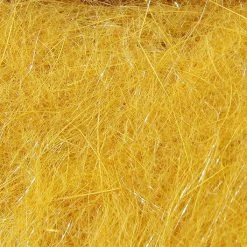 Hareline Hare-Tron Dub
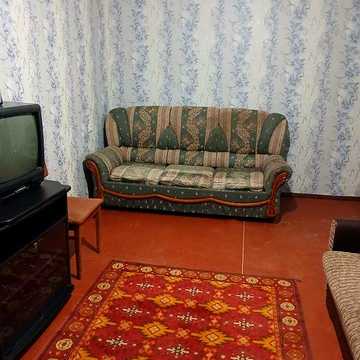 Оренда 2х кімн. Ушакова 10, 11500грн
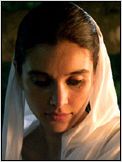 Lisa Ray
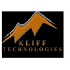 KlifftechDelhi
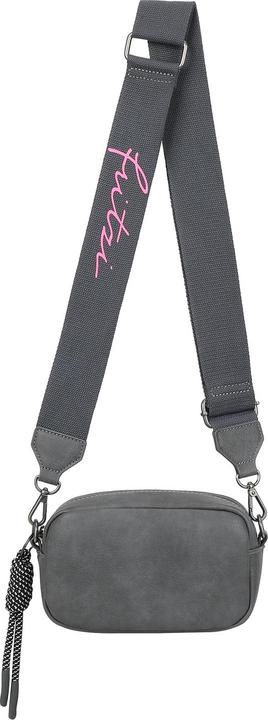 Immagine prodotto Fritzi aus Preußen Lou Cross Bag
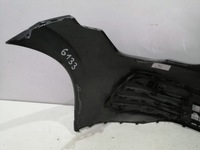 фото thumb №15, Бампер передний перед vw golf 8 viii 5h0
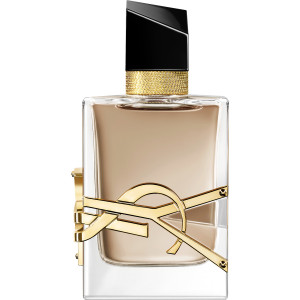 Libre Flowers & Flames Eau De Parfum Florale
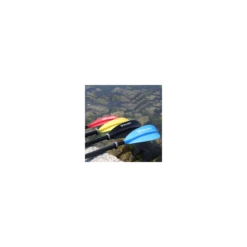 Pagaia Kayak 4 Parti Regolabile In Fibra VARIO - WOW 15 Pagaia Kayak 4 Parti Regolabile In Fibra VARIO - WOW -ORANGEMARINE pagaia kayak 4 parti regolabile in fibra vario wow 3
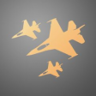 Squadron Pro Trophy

...

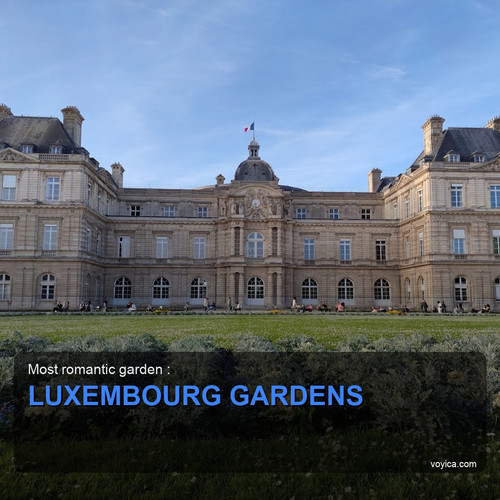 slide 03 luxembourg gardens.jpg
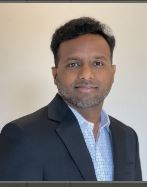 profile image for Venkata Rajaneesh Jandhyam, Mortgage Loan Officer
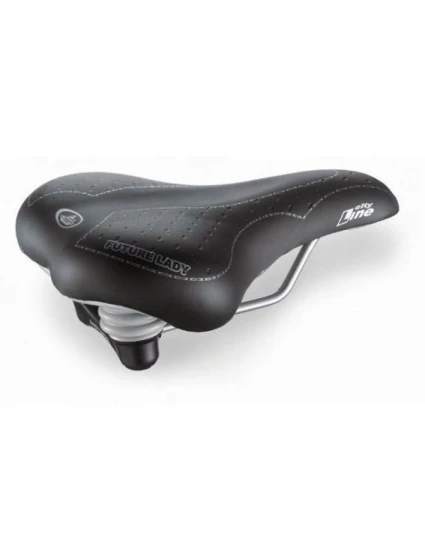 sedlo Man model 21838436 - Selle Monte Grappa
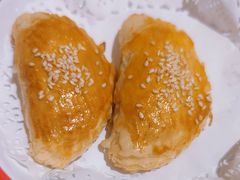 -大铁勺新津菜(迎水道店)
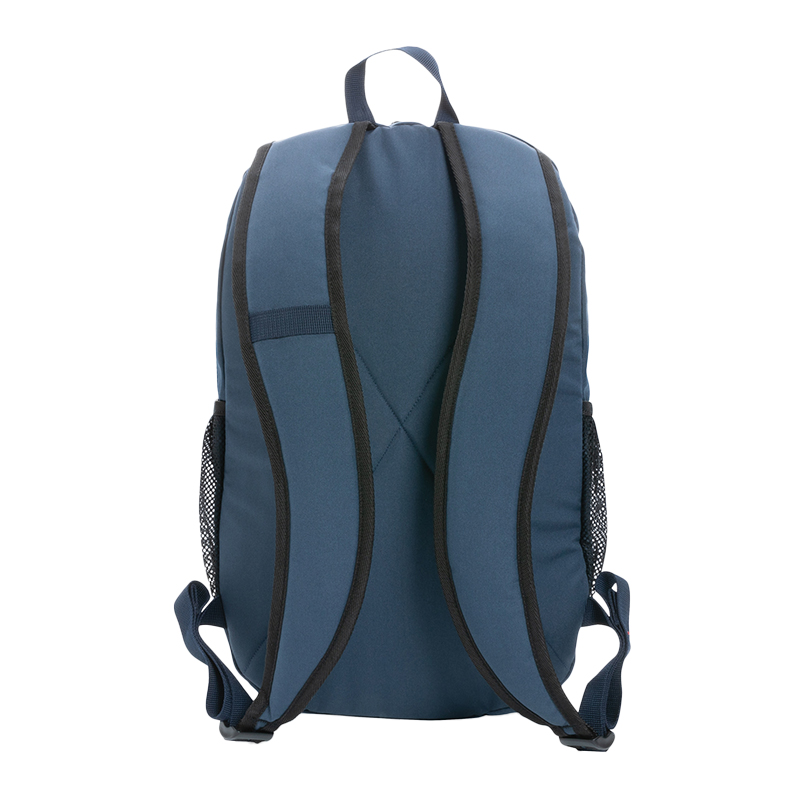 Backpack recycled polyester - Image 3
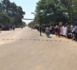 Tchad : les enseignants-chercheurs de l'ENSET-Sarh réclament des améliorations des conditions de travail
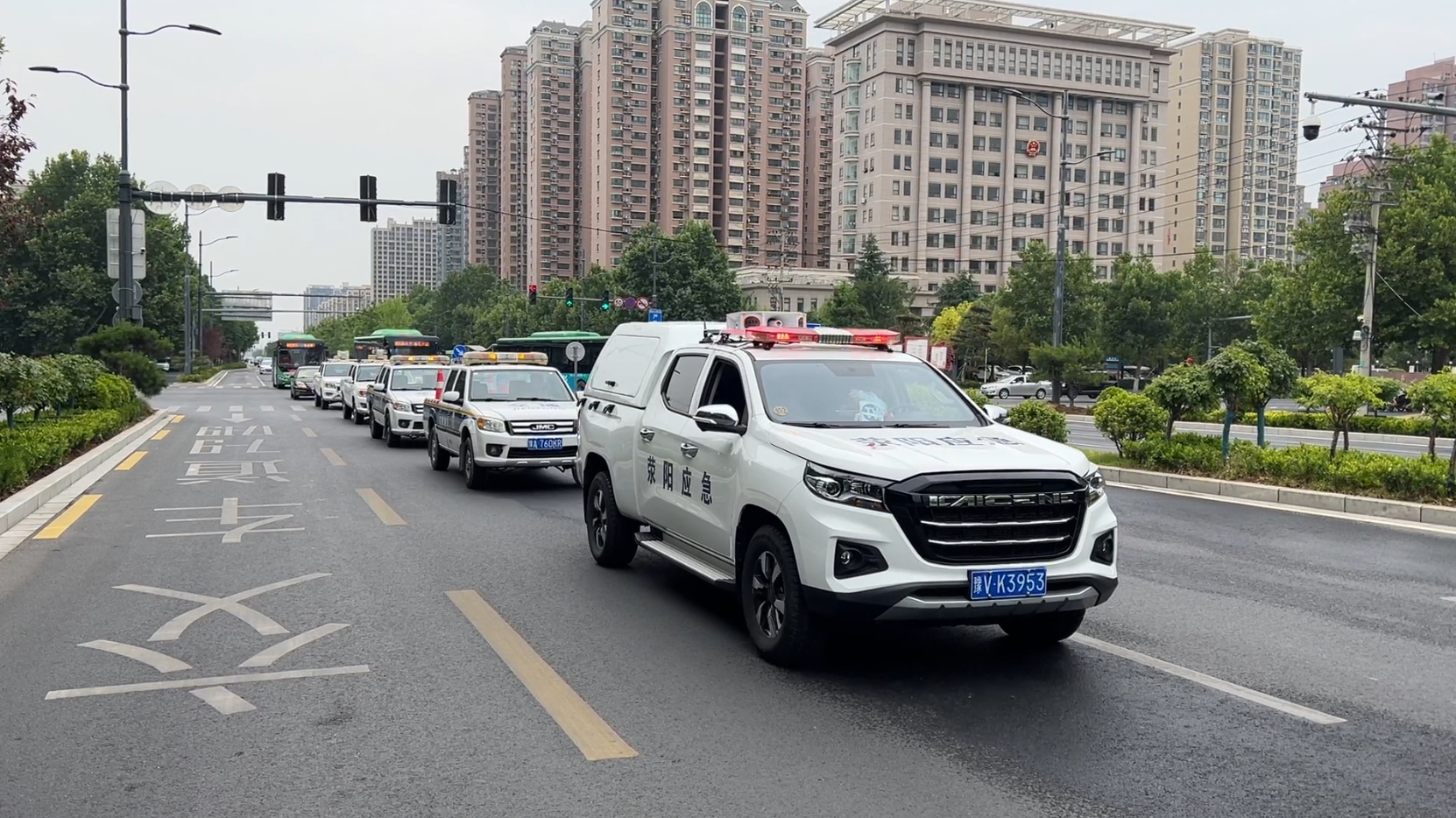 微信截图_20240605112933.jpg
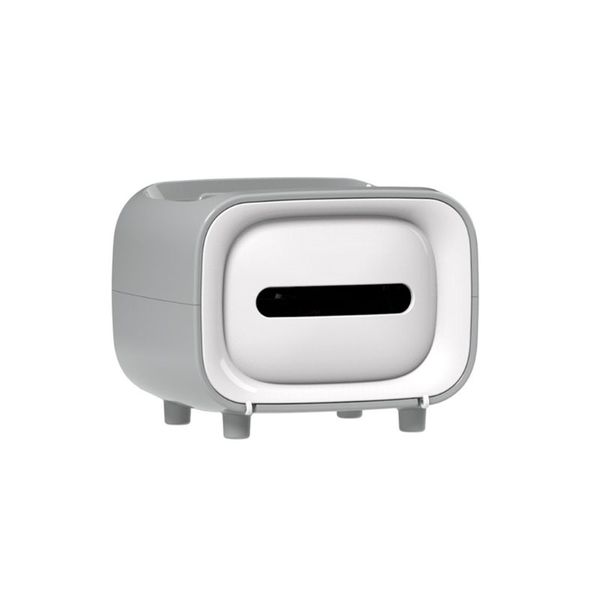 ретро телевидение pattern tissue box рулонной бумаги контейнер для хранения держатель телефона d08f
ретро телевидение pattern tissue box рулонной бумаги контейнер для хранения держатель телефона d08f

[Directive] Write out the rows starting at the one that contains "Hareline Hare-Tron Dub" and ending at the one that contains "Libre Flowers & Flames Eau De Parfum Florale", with both included. Give only the text of those rows and leave the pictures out.

[Response box]
 Hareline Hare-Tron Dub
 Оренда 2х кімн. Ушакова 10, 11500грн
 Lisa Ray
 KlifftechDelhi
 Immagine prodotto Fritzi aus Preußen Lou Cross Bag
 фото thumb №15, Бампер передний перед vw golf 8 viii 5h0
 Libre Flowers & Flames Eau De Parfum Florale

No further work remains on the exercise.